§ Problem description:
All records are to be restated word for word, with pictures excluded.

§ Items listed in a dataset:
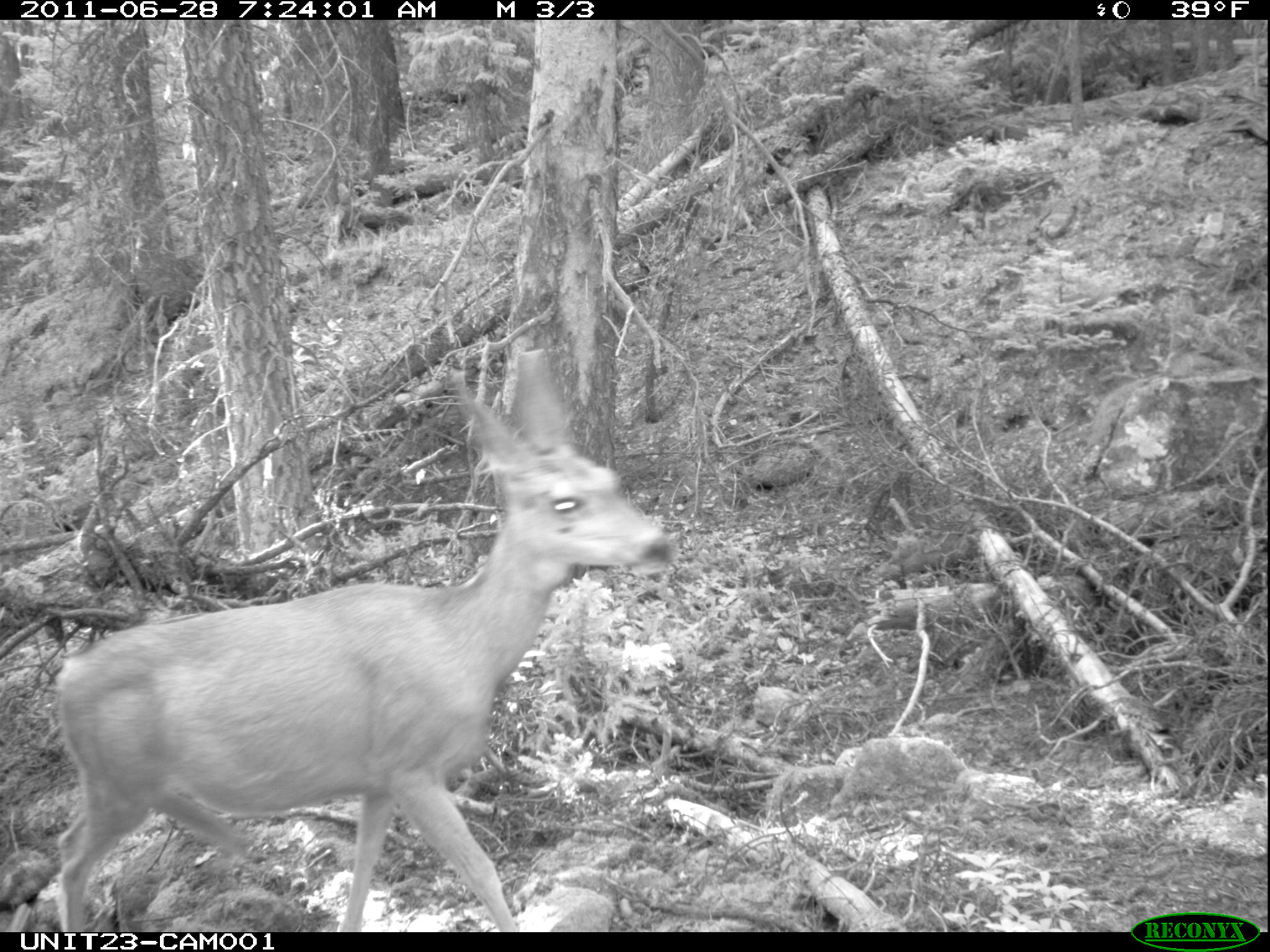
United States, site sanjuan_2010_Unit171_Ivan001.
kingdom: Animalia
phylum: Chordata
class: Mammalia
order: Artiodactyla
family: Cervidae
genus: Odocoileus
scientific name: Odocoileus hemionus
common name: mule deer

§ Task response:
United States, site sanjuan_2010_Unit171_Ivan001.
kingdom: Animalia
phylum: Chordata
class: Mammalia
order: Artiodactyla
family: Cervidae
genus: Odocoileus
scientific name: Odocoileus hemionus
common name: mule deer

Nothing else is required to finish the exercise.